Zachowanie na pasmie
jak, co i dlaczego
Trochę historii...
CB rozkwitało w Polsce 1989-1990r.wiele osób kupowało radyjka i używało je do łączności ""służbowej""
bo o telefon było bardzo trudno, tel. komórkowej w tym czasie jeszcze nie było a więc łączność w ruchu możliwa była wyłącznie przez radio.Aby użytkować CB radio potrzebne było "Pozwolenie na użytkowanie CB radia gdzie był podany typ radia, kanały, moc ,oraz przyznawano znak wywoławczy. "-potem to ulegało kilkakrotnie zmianom- .Ale generalnie pozwolenie dotyczyło RADIA a nie operatora.,U nas pozwolenie dotyczy operatora a nie radia.Pozwolenie na radio CB to była praktycznie formalność ,natomiast licencja dla nas to skomplikowana sprawa .No i wywiad środowiskowy przez MO. Wtedy wielu użytkowników odkryło że łączności na "radyjku to fajna i ciekawa zabawa" no i zaczęło się hi.. na CB pojawiło też wielu krótkofalowców zaczęli w rozmowach między sobą , oczywiście żeby podkreślić swój kunszt operatorski, używać slangu i kodu Q, czym budzili zachwyt u CB operatorów szczególnie młodych.Młodzież CB zaczęła powtarzać pewne zwroty nie znając ich znaczenia ale były "Fachowe"no i wytworzył się nowy język CB.

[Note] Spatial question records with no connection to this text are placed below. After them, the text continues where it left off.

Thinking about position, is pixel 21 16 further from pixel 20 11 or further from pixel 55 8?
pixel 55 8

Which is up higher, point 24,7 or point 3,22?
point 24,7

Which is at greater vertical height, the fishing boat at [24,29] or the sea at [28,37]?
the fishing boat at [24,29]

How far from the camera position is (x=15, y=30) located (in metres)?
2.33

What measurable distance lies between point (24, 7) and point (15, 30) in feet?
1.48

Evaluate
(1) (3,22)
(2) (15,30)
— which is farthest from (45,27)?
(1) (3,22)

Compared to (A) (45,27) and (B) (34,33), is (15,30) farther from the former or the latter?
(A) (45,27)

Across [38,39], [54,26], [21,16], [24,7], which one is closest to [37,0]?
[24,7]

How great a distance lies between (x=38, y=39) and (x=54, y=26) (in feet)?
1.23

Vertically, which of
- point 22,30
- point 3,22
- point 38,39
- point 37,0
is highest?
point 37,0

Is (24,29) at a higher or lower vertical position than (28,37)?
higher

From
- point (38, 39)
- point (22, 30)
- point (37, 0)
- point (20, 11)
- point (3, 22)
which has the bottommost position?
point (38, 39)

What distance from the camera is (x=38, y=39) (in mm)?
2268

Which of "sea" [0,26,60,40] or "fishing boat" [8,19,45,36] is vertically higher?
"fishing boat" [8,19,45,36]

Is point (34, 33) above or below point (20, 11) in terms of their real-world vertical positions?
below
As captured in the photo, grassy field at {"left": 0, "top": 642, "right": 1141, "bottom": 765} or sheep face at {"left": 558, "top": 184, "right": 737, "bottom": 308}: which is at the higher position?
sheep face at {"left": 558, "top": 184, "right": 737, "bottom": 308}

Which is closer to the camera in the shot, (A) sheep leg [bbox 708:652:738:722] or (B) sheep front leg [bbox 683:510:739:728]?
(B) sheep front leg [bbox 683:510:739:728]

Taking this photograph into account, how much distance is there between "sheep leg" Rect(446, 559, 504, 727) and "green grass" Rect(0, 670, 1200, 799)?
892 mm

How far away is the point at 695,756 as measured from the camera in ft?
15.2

Potem młodzież podrosła i język CB wraz ze zwyczajami, wrócił do krótkofalarstwa i tak naprawdę nie jest to wina kolegów którzy zaczynali na CB .( trzeba dodać że w
tym czasie ułatwiono bardzo zdobycie licencji (bardzo łatwy egzamin)no i tak naprawdę młodzież nie ma gdzie się nauczyć zasad i TRADYCJI krótkofalarskiej.Dlatego nie zgadzam się z tymi kolegami którzy twierdzą że język ewaluuje .on został zniekształcony...
ps.
sq9kel
BK - w slangu to PRZERYWAM TRANSMISJĘ a nie przerwij transmisję!!!!!!!!!!!!!to nie to samo co BREAK!!